独りではなかったのだ。彼はずっとフェイフューのことを考えてくれていたのだ。勝手に世界で独りぼっちになったと思っていたことを深く恥じた。心から彼に申し訳ないと思った。
こんなにも、大事に思ってくれている。
彼より自分を理解してくれる人間はいなかっただろう。ユングヴィにもソウェイルにも拒絶された自分を受け入れてくれるこの世で唯一の人物だったのだろう。
だからこそ――フェイフューは言った。
「あなたは生きてください」
ラームテインが硬直した。
「あなたは、生きて。僕がいたことを、後世に伝えてください」
フェイフューははっきりと訴えた。
「忘れられるのが恐ろしいのです。僕は孤独が何よりも怖いのです、皆が僕のことを忘れ去ってしまうのがたまらなくつらいのです」
「殿下」
「だから、ラーム。あなたが、僕が存在していたことを語り続けてください」
夜色の瞳から、透明な雫がひとつ、
「これが最後の命令です」
世界で一番の友であり臣下の者であったと、固く信じられる。
「元気でいてください。毎日三食食事をとって、定期的に入浴して、軽くでもいいから運動を。それから、好きな書物をたくさん読んで、好みの詩をたくさん作ってください。あと、いつまでも綺麗でいてください。美しく誇り高い自分を維持してください。もう二度とそのからだを軽々しく扱ってはなりません」
ふたつ、みっつと、滴り落ちた。
「あなたが生きている限り僕はあなたの心の中に生きているのだと思いなさい」
ラームテインは、しばらくフェイフューの顔を眺めていた。
ややして、「はい」と頷いた。
「かしこまりました。
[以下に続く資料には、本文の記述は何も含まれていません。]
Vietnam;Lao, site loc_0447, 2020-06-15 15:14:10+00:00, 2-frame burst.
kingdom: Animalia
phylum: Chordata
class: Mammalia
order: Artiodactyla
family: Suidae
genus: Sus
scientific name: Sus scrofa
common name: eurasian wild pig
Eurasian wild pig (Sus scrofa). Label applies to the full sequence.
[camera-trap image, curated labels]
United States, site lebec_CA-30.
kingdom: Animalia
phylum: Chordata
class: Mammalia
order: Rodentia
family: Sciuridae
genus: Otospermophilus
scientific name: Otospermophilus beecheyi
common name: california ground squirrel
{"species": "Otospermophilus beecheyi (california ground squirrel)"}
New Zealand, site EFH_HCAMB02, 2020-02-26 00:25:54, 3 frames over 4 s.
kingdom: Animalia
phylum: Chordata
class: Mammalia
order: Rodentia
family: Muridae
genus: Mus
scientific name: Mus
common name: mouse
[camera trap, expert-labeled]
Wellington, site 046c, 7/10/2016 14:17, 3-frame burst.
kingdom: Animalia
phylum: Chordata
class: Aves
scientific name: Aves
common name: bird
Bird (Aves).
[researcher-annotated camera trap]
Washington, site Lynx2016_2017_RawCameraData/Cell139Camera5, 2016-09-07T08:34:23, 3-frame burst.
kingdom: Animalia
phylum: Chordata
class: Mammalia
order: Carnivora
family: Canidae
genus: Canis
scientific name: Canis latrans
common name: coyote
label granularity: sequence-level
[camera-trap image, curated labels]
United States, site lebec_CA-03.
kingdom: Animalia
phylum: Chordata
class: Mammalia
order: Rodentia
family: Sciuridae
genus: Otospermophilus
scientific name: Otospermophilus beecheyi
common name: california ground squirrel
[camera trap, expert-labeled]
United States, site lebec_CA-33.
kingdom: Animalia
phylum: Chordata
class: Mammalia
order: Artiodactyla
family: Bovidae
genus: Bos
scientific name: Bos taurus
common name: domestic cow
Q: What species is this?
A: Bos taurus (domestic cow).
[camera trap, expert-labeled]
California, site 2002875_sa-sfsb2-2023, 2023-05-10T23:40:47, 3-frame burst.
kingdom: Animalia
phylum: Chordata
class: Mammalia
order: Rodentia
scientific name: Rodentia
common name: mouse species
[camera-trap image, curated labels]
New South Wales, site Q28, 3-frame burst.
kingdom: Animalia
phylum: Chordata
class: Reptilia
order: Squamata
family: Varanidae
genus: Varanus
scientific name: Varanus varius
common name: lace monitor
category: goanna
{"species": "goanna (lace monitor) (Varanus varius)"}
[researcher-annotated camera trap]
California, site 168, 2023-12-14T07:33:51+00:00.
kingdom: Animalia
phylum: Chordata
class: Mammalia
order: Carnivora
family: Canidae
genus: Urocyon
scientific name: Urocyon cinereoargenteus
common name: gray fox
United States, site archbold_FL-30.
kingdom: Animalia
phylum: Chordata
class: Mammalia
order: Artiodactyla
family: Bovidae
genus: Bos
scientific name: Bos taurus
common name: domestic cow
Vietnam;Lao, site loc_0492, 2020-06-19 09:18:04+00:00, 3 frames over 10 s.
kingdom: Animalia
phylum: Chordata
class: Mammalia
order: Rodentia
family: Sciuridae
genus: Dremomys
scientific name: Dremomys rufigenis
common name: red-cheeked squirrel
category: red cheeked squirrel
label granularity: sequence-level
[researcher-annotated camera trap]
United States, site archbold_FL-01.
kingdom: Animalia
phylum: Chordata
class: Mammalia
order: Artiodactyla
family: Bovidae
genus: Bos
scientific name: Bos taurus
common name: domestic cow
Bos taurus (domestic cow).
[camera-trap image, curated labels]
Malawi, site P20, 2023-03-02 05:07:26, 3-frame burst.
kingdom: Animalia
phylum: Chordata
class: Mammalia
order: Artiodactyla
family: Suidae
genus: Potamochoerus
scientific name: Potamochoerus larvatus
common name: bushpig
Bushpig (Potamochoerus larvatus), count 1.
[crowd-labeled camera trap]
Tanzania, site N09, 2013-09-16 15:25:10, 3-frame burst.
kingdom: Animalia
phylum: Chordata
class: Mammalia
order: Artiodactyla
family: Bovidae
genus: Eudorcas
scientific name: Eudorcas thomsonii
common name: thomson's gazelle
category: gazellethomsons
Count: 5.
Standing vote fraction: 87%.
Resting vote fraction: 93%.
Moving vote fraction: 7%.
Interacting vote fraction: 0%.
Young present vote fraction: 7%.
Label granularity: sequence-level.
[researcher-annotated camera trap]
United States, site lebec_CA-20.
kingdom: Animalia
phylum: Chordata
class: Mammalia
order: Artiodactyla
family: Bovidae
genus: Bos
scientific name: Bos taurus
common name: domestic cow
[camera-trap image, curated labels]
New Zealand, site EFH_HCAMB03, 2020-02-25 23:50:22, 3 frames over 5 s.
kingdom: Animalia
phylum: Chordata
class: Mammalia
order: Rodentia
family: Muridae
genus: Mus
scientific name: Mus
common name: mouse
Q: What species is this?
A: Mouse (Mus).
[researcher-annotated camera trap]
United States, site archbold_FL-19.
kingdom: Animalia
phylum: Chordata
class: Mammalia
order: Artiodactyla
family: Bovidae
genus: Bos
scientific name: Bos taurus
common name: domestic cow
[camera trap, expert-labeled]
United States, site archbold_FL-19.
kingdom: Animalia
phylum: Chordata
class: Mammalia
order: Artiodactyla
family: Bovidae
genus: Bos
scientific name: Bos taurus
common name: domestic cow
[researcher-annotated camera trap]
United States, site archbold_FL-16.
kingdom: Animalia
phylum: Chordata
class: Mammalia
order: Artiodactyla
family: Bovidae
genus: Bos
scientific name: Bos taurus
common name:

僕は殿下のおっしゃるとおりにします」
「よかったです」
彼はまた、笑みを作った。
「今までありがとうございました。貴方様に救われた命を大事にして生きます」
階段の上から足音と話し声が聞こえてきた。ラームテインもフェイフューも顔を上げ、一度そちらを見た。
「行ってください、早く」
「承知いたしました。では、これにて」
ラームテインが通路の奥に消えた。
だがフェイフューはもう寂しくなかった。